* **BRANO CITATO**
====

Pieno di visite e di incassi alla Fiera dell’artigianato

Mogoro. Sono stati 11.144 i biglietti venduti per la sessantesima edizione 4.500 i manufatti artistici venduti. Il sindaco: «La Regione si ricordi di noi»

MOGORO. «I risultati sono stati ottimi, ma adesso chiediamo che la Regione presti maggiore attenzione a questa che è comunque l’unica fiera dell’artigianato artistico in Sardegna». È andato subito al sodo il sindaco Donato Cau che parlando alla conferenza stampa convocata per tracciare il bilancio della 60ª edizione della Fiera dell’artigianato artistico della Sardegna, ha raccontato delle mille incognite che gli organizzatori hanno dovuto affrontare per fare in modo che la rassegna ci fosse, malgrado l’emergenza covid.

«Abbiamo affrontato le spese con le scarsissime risorse del nostro Comune – ha detto –, ma era importante dare un segnale di ripresa. I risultati ci hanno dato ragione». Con una media di 220 visitatori al giorno, sono stati 11.144, i biglietti staccati, compresi quelli cumulativi per le centinaia di persone che hanno visitato anche il nuraghe Cuccurada. Sono dati da record per la rassegna che confermano la crescita della vetrina più importante dell’artigianato artistico isolano, sia nel numero delle presenze che nel volume d’affari generato dalla vendita dei manufatti. Le vendite totali sono state pari a 268mila euro e 4.500 i pezzi di artigianato artistico venduti, con una spesa media a visitatore di 50 euro.

====

* **DATI ESTRATTI**
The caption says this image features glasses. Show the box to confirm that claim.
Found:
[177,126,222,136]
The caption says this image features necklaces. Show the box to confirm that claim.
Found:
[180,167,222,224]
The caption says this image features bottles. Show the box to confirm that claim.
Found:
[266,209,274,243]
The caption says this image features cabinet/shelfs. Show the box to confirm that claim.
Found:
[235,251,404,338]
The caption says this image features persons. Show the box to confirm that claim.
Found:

====

* **DETTAGLI DEL COMPITO**
Sostituisca "sindaco" con "primo cittadino" nel tratto del brano sulla Fiera dell'artigianato che va da "Mogoro. Sono stati" fino a "malgrado l’emergenza covid.", e lo riporti così modificato.

* **SOLUZIONE DEL COMPITO**
Mogoro. Sono stati 11.144 i biglietti venduti per la sessantesima edizione 4.500 i manufatti artistici venduti. Il primo cittadino: «La Regione si ricordi di noi»

MOGORO. «I risultati sono stati ottimi, ma adesso chiediamo che la Regione presti maggiore attenzione a questa che è comunque l’unica fiera dell’artigianato artistico in Sardegna». È andato subito al sodo il primo cittadino Donato Cau che parlando alla conferenza stampa convocata per tracciare il bilancio della 60ª edizione della Fiera dell’artigianato artistico della Sardegna, ha raccontato delle mille incognite che gli organizzatori hanno dovuto affrontare per fare in modo che la rassegna ci fosse, malgrado l’emergenza covid.